Here's The Beef

One Of The Best-Kept Secrets In Local Dining? Try BK's!

By Rebecca Cook

WHILE HELPING WITH Suzanne Myal's book Tucson's Mexican Restaurants, I learned about a little place down on South 12th Avenue called BK's. Myal told me she considered the small taco stand one of the true "finds" of her project, a place with outstanding food and a large neighborhood following that was virtually unknown outside of the confines of the neighborhood.

Myal swore me to secrecy on the subject of BK's until after her book was published, and I honored the solemn oath not to publicly divulge the whereabouts of some of the best carne asada in Tucson.

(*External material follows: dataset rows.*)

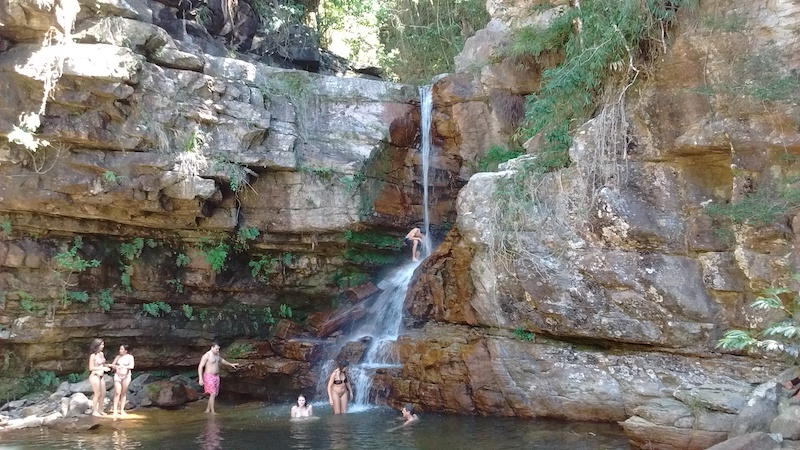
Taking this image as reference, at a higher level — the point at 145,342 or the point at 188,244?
the point at 188,244

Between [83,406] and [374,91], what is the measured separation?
26.9 ft

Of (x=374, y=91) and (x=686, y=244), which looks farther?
(x=374, y=91)

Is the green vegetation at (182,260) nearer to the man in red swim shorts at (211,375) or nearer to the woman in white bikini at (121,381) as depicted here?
the man in red swim shorts at (211,375)

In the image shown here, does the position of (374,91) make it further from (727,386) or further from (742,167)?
(727,386)

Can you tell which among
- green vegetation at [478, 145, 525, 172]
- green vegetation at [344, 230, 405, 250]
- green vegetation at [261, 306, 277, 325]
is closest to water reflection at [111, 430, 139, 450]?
green vegetation at [261, 306, 277, 325]

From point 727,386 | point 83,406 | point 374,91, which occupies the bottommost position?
point 83,406

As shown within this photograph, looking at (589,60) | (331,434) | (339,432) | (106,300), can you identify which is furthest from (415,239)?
(106,300)

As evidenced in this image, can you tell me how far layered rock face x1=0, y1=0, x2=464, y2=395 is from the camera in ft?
33.9

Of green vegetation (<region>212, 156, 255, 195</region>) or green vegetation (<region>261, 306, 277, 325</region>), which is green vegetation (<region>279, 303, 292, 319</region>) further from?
green vegetation (<region>212, 156, 255, 195</region>)

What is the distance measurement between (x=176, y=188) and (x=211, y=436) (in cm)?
455

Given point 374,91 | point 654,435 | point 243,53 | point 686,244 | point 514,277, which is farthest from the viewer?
point 243,53

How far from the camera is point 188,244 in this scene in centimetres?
1278

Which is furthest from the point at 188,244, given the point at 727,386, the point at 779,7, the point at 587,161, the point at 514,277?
the point at 779,7

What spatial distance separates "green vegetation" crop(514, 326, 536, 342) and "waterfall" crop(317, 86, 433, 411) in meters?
2.30
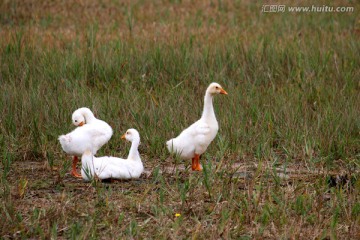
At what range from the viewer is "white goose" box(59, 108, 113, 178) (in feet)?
22.9

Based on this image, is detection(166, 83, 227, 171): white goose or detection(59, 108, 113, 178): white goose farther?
detection(166, 83, 227, 171): white goose

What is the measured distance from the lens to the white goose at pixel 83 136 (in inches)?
275

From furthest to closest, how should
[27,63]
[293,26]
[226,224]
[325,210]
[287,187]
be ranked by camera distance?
[293,26]
[27,63]
[287,187]
[325,210]
[226,224]

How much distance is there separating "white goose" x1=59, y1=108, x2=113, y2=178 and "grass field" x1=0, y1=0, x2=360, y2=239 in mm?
293

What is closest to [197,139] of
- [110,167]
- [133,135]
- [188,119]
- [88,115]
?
[133,135]

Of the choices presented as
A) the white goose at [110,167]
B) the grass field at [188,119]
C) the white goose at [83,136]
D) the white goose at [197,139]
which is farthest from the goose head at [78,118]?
the white goose at [197,139]

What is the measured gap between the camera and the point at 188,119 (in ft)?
29.3

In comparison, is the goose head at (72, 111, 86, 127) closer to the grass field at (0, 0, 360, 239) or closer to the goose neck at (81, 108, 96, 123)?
the goose neck at (81, 108, 96, 123)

Chow But the book is out now, so I can tell you about the miraculous world of BK tacos, a place so quintessentially Tucson in all its quirky wonderfulness that you'll find yourself returning again and again--even though the menu consists of but a few items, and most of these featuring a single key ingredient.

At BK's, carne asada reigns supreme.

Oh, sure, a vegetarian can get by on a quesadilla or two, but for the most part BK's is a beef lover's paradise. The biggest dilemma any would-be diner must resolve is whether to nibble on a carne asada taco, or cheese it up a bit with a caramelo--basically a quesadilla with a generous handful of carne asada thrown in for good measure.

In meeting his customers' demand for carne asada, owner Bennie Galaz reportedly runs through no less than 3,000 pounds of rib-eye steak every month. This translates into a lot of tacos.

Originally, BK's was not much more than a hot-dog cart specializing in a Sonoran version of this popular ballpark food. Even though asada seems to be the name of the game now, the hot-dog cart is still operating at the front of this modest establishment, providing customers with a viable alternative if they've hit their max on asada and quesadillas.

Here's the routine at BK's:

Proceeding through the covered patio, you'll notice a central window with the BK menu located directly above it. It's here that you place your order and determine if you'd like to wash down your meal with either a Mexican or domestic soda. The difference between the two appears to be a matter of containers, with the south-of-the-border variety coming in bottles while the U.S. version arrives in the more familiar can.

You'll receive a double receipt (one yellow, one white) with your order printed on it, and, depending on your request, you'll either amble up to the hot dog cart (have the yellow receipt at the ready) or stroll back to the carne asada wagon (white receipt, por favor).

If you're not taking your food to go, this would be a good time to select a suitable table. Like so much else at BK's, the picnic tables are one-of-a-kind. Handmade by Galaz himself (he's apparently as awesome a welder as he is an asada chef), these tables are made of stainless steel, which is cooled down in the hot weather by an idiosyncratic mist system that, in some places, can leave you wishing for an umbrella.

When your food is ready, you'll be called by name.

The hot dogs ($1.75) are unbelievably good. Grilled franks are wrapped in a crispy strip of bacon and dropped into a specially made bun boat topped with freshly chopped tomatoes and onions, and a colorful striping of ketchup, mustard, mayonnaise and a green chile salsa that, depending on the mood of the cook that day, can set your mouth on fire.

If certain major-league ball clubs are concerned about dwindling numbers, they ought to consider introducing BK's hot dogs into the lineup. Regardless of the win-loss record, they'd pack 'em in on the promise of these wonderful weenies alone.

Meanwhile, back at the asada wagon, life is looking good indeed. One of the many nice touches is a fresh and colorful salsa bar featuring slices of

lime, pickled red onions, shredded lettuce and cabbage, sliced cucumbers, salsa fresca, guacamole and at least three other salsa variants ranging from mildly piquant to a searing 911 intensity.

The quesadillas ($1.25) and caramelos ($1.75) are made with flapjack-sized corn tortillas and asadero cheese, the creamy white Mexican cheese that most closely resembles Monterey Jack. Tacos ($1.50), made with the same corn tortillas, are rolled and jam-packed with carne asada--tender, juicy strips of steak subtly marinated with a little lime juice and flawlessly grilled to perfection.

It may not be fancy, but it's extraordinarily good.

Given the cut-rate prices, it probably won't shock anyone to learn that BK's is extremely popular with families. It isn't unusual, especially on the weekends, to see the entire clan, including grandma, grandpa and all the kids, pile out of the car in a rush to line up for the BK grill.

Mexican music dances on the breeze at BK's, along with the enticing scent of carne asada in the making, lots of laughter and a delightful mingling of Spanish and English voices.